Substitute "further" for every "farther" in the lines below, and give them back with nothing else altered.

"""

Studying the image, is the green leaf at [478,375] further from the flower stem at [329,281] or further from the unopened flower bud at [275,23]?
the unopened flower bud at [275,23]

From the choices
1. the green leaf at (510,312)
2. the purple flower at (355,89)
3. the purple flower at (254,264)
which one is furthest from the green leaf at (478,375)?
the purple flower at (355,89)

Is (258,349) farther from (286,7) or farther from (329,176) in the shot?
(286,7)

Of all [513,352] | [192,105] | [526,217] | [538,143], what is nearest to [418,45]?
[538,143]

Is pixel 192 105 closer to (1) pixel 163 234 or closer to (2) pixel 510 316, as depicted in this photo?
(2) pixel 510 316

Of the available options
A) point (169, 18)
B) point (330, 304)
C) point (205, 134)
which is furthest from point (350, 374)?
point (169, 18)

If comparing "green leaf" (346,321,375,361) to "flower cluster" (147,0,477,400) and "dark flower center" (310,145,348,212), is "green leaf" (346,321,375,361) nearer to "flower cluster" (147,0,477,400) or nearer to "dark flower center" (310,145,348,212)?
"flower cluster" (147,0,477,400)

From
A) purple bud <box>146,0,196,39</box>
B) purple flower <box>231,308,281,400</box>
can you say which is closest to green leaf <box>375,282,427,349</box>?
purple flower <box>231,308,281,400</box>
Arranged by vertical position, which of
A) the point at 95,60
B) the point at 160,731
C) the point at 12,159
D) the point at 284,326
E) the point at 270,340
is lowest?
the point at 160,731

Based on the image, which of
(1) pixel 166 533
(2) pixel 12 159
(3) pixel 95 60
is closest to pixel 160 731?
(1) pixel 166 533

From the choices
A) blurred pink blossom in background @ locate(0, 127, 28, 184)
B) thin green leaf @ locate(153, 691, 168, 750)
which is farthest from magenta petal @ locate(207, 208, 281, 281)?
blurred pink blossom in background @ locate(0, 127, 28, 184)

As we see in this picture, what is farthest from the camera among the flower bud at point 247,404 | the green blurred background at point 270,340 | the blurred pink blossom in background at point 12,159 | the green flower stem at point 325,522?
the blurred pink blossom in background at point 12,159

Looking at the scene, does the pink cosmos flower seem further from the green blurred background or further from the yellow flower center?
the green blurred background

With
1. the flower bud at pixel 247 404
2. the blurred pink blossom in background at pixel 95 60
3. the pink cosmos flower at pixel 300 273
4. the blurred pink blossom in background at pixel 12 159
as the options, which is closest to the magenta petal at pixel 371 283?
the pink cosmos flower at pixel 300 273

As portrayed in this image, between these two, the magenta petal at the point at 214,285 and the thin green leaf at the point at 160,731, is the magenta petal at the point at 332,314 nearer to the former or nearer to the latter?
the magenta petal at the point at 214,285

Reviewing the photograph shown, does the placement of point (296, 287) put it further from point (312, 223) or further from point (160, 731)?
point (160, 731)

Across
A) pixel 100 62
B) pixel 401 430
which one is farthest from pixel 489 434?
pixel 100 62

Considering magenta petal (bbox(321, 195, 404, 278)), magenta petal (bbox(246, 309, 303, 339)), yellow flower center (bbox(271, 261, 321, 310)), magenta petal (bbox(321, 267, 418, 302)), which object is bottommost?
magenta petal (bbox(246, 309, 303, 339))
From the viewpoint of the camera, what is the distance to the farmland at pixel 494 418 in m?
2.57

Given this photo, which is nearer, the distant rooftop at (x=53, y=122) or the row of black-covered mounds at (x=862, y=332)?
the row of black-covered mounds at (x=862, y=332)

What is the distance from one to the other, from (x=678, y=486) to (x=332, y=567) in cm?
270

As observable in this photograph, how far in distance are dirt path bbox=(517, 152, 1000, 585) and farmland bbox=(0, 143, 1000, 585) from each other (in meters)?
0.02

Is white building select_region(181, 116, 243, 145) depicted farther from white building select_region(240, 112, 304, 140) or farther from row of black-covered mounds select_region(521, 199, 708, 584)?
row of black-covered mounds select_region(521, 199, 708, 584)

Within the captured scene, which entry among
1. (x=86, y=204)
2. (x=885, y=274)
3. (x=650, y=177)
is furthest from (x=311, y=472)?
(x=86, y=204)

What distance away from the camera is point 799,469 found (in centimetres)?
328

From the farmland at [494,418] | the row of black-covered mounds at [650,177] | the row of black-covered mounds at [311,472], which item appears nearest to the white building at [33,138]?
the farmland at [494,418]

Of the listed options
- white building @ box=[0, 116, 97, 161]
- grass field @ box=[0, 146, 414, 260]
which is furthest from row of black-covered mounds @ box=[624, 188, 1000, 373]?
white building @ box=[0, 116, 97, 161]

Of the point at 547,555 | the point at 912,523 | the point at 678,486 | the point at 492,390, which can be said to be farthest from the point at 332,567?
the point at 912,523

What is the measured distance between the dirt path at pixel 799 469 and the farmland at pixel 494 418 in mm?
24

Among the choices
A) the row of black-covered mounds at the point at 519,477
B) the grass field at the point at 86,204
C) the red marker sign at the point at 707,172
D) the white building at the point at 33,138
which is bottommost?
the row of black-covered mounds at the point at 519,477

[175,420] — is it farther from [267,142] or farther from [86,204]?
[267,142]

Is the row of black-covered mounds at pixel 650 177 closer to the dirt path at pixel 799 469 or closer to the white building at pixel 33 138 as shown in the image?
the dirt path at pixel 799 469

"""

Solution for this problem:
Studying the image, is the green leaf at [478,375] further from the flower stem at [329,281] or further from the unopened flower bud at [275,23]?
the unopened flower bud at [275,23]

From the choices
1. the green leaf at (510,312)
2. the purple flower at (355,89)
3. the purple flower at (254,264)
which one is furthest from the green leaf at (478,375)?
the purple flower at (355,89)

Is (258,349) further from (286,7) or further from (329,176) in the shot?
(286,7)

Of all [513,352] | [192,105] | [526,217] | [538,143], what is nearest to [418,45]?
[538,143]

Is pixel 192 105 closer to (1) pixel 163 234 or closer to (2) pixel 510 316, as depicted in this photo?
(2) pixel 510 316

Of the available options
A) point (169, 18)
B) point (330, 304)
C) point (205, 134)
which is furthest from point (350, 374)?
point (169, 18)

If comparing "green leaf" (346,321,375,361) to "flower cluster" (147,0,477,400) and "dark flower center" (310,145,348,212), is "green leaf" (346,321,375,361) nearer to "flower cluster" (147,0,477,400) or nearer to "dark flower center" (310,145,348,212)?
"flower cluster" (147,0,477,400)

From
A) purple bud <box>146,0,196,39</box>
B) purple flower <box>231,308,281,400</box>
can you say which is closest to green leaf <box>375,282,427,349</box>?
purple flower <box>231,308,281,400</box>
Arranged by vertical position, which of
A) the point at 95,60
B) the point at 160,731
C) the point at 12,159
D) the point at 284,326
E) the point at 270,340
is lowest?
the point at 160,731

Based on the image, which of
(1) pixel 166 533
(2) pixel 12 159
(3) pixel 95 60
is closest to pixel 160 731?
(1) pixel 166 533

From the choices
A) blurred pink blossom in background @ locate(0, 127, 28, 184)
B) thin green leaf @ locate(153, 691, 168, 750)
which is farthest from magenta petal @ locate(207, 208, 281, 281)?
blurred pink blossom in background @ locate(0, 127, 28, 184)

As we see in this picture, what is farthest from the camera among the flower bud at point 247,404 | the green blurred background at point 270,340 | the blurred pink blossom in background at point 12,159 | the green flower stem at point 325,522?
the blurred pink blossom in background at point 12,159

Looking at the scene, does the pink cosmos flower seem further from the green blurred background or further from the yellow flower center?
the green blurred background

With
1. the flower bud at pixel 247 404
2. the blurred pink blossom in background at pixel 95 60
3. the pink cosmos flower at pixel 300 273
4. the blurred pink blossom in background at pixel 12 159
as the options, which is closest to the magenta petal at pixel 371 283?
the pink cosmos flower at pixel 300 273

As portrayed in this image, between these two, the magenta petal at the point at 214,285 and the thin green leaf at the point at 160,731, is the magenta petal at the point at 332,314 nearer to the former or nearer to the latter?
the magenta petal at the point at 214,285

Reviewing the photograph shown, does the placement of point (296, 287) put it further from point (312, 223) or further from point (160, 731)?
point (160, 731)

Across
A) pixel 100 62
B) pixel 401 430
which one is farthest from pixel 489 434?
pixel 100 62

Considering magenta petal (bbox(321, 195, 404, 278)), magenta petal (bbox(246, 309, 303, 339)), yellow flower center (bbox(271, 261, 321, 310)), magenta petal (bbox(321, 267, 418, 302)), which object is bottommost?
magenta petal (bbox(246, 309, 303, 339))
From the viewpoint of the camera, what is the distance to the farmland at pixel 494 418 in m?
2.57

Given this photo, which is nearer, the distant rooftop at (x=53, y=122) or the row of black-covered mounds at (x=862, y=332)?
the row of black-covered mounds at (x=862, y=332)

What is the distance from one to the other, from (x=678, y=486) to (x=332, y=567) in cm?
270

As observable in this photograph, how far in distance are dirt path bbox=(517, 152, 1000, 585) and farmland bbox=(0, 143, 1000, 585) from each other (in meters)?
0.02

Is white building select_region(181, 116, 243, 145) depicted further from white building select_region(240, 112, 304, 140) or further from row of black-covered mounds select_region(521, 199, 708, 584)?
row of black-covered mounds select_region(521, 199, 708, 584)

Within the captured scene, which entry among
1. (x=86, y=204)
2. (x=885, y=274)
3. (x=650, y=177)
is furthest from (x=311, y=472)?
(x=86, y=204)

What distance away from the camera is point 799,469 found (in centimetres)?
328

From the farmland at [494,418] | the row of black-covered mounds at [650,177] | the row of black-covered mounds at [311,472], which item appears nearest to the white building at [33,138]?
the farmland at [494,418]

Of the listed options
- white building @ box=[0, 116, 97, 161]
- grass field @ box=[0, 146, 414, 260]
which is furthest from row of black-covered mounds @ box=[624, 188, 1000, 373]?
white building @ box=[0, 116, 97, 161]

Of the point at 547,555 | the point at 912,523 | the point at 678,486 | the point at 492,390, which can be said to be farthest from the point at 332,567?
the point at 912,523

What is the measured distance between the dirt path at pixel 799 469 and the farmland at pixel 494 418 in mm?
24

Among the choices
A) the row of black-covered mounds at the point at 519,477
B) the grass field at the point at 86,204
C) the red marker sign at the point at 707,172
D) the white building at the point at 33,138
which is bottommost?
the row of black-covered mounds at the point at 519,477

[175,420] — is it further from [267,142] or further from [86,204]?
[267,142]

Is the row of black-covered mounds at pixel 650 177 closer to the dirt path at pixel 799 469 or closer to the white building at pixel 33 138 as shown in the image?
the dirt path at pixel 799 469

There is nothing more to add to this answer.